With the development of high-throughput microarray and RNA sequencing technology, an increasing number of genes have been identified to be associated with parasitology [1, 2]. We read with great interest the article by Yin et al. [3]. These authors, using microarray, found that Cryptosporidium infection induced significantly aberrant expression of circular RNA (circRNA) profiles in HCT-8 cells. Their findings provide a fundamental basis to develop effective strategies against cryptosporidiosis and, consequently, have far-reaching implications.

In our opinion, it is necessary to further clarify the data analysis strategy of this study. Based on the authors’ description, they appear to use unadjusted p-values and fold change of expression values to define significantly differentially expressed circRNAs. However, due to the high number of false positives caused by multiple comparisons, statistical methods for microarray analysis should be carefully selected. Accurate analysis results will provide a convincing basis for subsequent experiments.

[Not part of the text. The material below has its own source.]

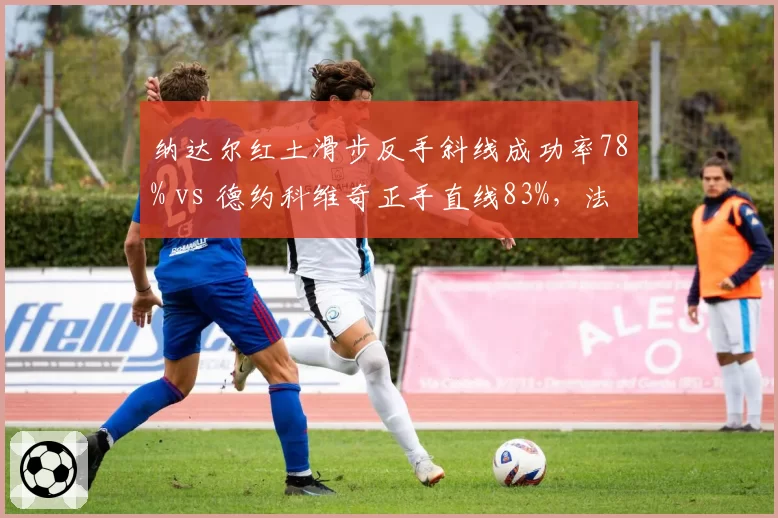 纳达尔红土滑步反手斜线成功率78% vs 德约科维奇正手直线83%，法网决赛战术博弈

We suggest that the authors can adjust the p-values by the Benjamini–Hochberg correction to solve the problem of multiple comparisons, such as in the study of Atoyebi et al. [1]. Another option, as reported in a previous study, is linear modeling with empirical Bayes moderation, which provided good control of the false discovery rate as well as reasonable sensitivity when defining differentially expressed non-coding RNAs [4]. Therefore, we would like to suggest using Limma (linear models for microarray analysis) [5], which is an R/Bioconductor software package that uses linear models to analyze microarray and high-throughput PCR data [6]. Based on the output, the choice of the appropriate expression fold changes and false discovery rate < 0.05 as the cutoff is a conservative method to analyze changes in gene expression. A number of parasitological studies have used this statistical method and obtained satisfactory results [2]. We believe that this statistical method can provide a good technical support for parasitological studies.

We welcome further explanation of the data analysis strategy by the authors, which will make the results of this study more rigorous.